It is almost impossible for anyone involved in currency trading to have not heard of scalping indicators. But, if you are new to trading, scalping is a trading style that focuses on creating profits on very small price changes. Positions are entered and exited within a short time duration, which can be within minutes. This post is going to assume you already have an understanding of scalping and will focus on some of the indicators you could use to form a simple and successful scalping strategy.
If you want to learn more about the basics of scalping the Forex market, check out “The Quick Guide to Forex Scalping” for a better understanding of how it works.
Finding the best indicator for scalping can be difficult, but based on our years of experience, these two indicators will give you a head start to scalping successfully. So now let’s take a deeper look at two of the best scalping indicators.
- Moving Averages
- Parabolic SAR
Oh and if you hate reading, check out the video below where we cover these indicators in detail.
Video: Using Moving Averages and Parabolic SAR for Scalping
Simple Moving Average Scalping Indicator
The Simple Moving Average is first on the list of scalping indicator that can be used to create a very simple strategy. The simple moving average shows the average price over a specific time period allowing you to know if the price is going up or down, thus identifying a trend. So for example, if you wanted to plot the 7 period on a 10-minute chart, you would add all the closing prices of the last 70 minutes and divide that number by 7. If you want to learn how to calculate simple moving averages and other types of moving averages check out this post.
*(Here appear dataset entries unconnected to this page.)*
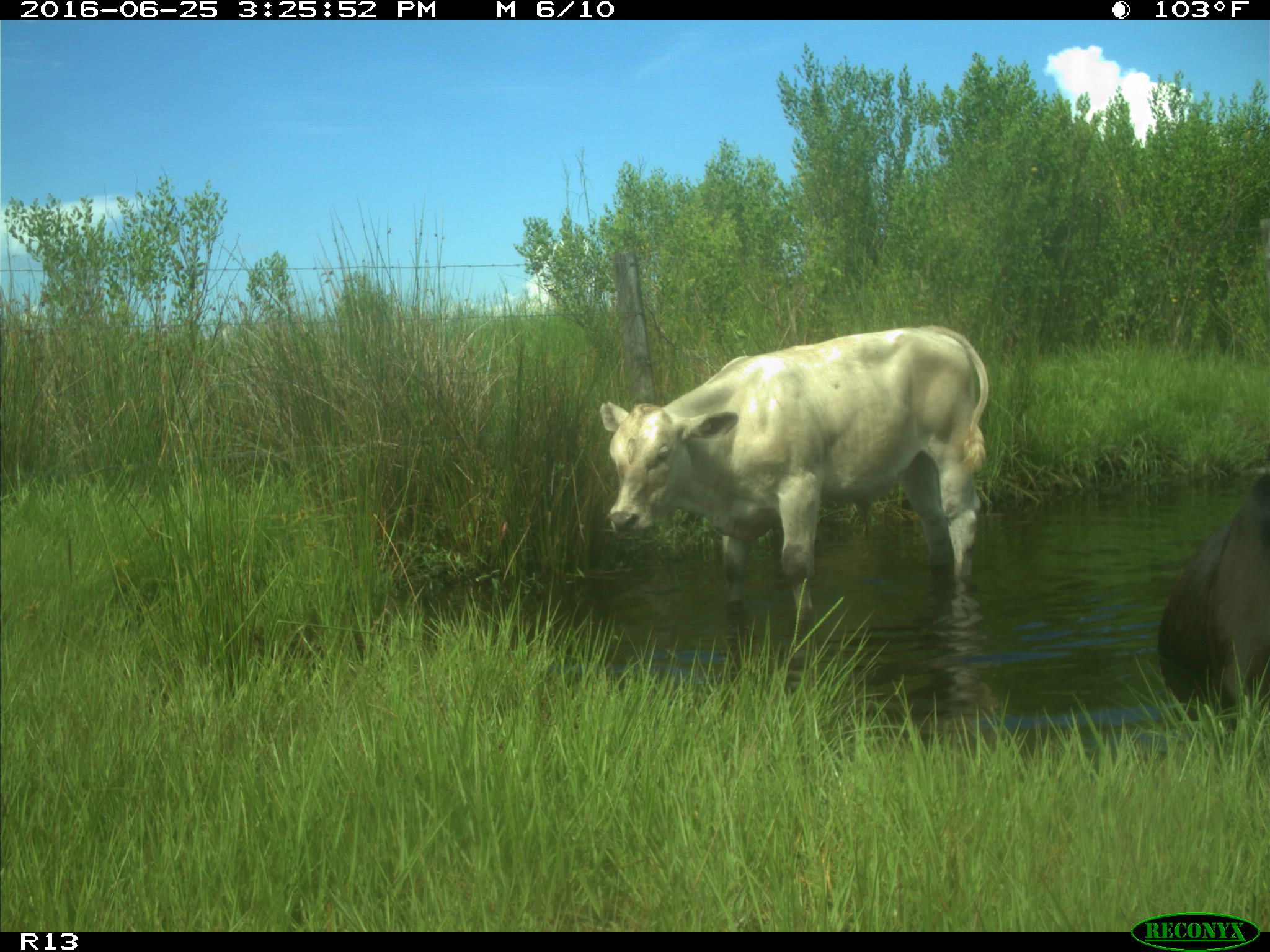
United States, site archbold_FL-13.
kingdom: Animalia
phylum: Chordata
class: Mammalia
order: Artiodactyla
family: Bovidae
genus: Bos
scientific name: Bos taurus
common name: domestic cow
The chart below shows the combination of the 5-7-13 simple moving average periods on a 1-minute chart. The lines of the 5-7-13 moving averages will stack up, pointing either above or below. Trends have prices stuck to either 5 or 7-bar simple moving averages. Diminishing strength is depicted when price penetrates the 13-bar moving average, an indication of a range bound market or a reversal signal.
The smaller space between the lines when the ribbons are somewhat above price bars represents a sell signal, while more space among the lines when the ribbons are aligned somewhat below price bars is a signal to buy.
While simple moving averages are excellent for entry techniques there main downside is they lag behind the price since they average the price of previous time periods. That’s why you want to combine a simple moving average with our next indicator, the Parabolic SAR.
Parabolic SAR Scalping Indicator
The Parabolic SAR (the SAR stands for “Stop and Reverse”), is useful in showing the trend of a price action. In an uptrend the parabolic SAR will chart points below the price, inversely it will start charting points above the price to signal the start of a retracement.
When parabolic SAR only charts one or two points above the price it is signaling that the recent price action is only a pullback and to leave your trades open. However, if it charts three or morepoints above the price it is signaling a deeper retracement coming or even a reversal.
While some traders use it for planning their entries it should only be used as a trailing stop.
Scalping indicators, while very helpful in identifying entry and exit points for your trades, can never replace the human factor in trading. You still have to carry out your trading duties and be aware of other events that may influence the market. However, the best indicators are designed to help traders make sense of price movements and simplify a trading strategy. Whether you’re a novice or seasoned trader, scalping requires a lot of your personal time, but using the right indicators can make trading a whole lot easier.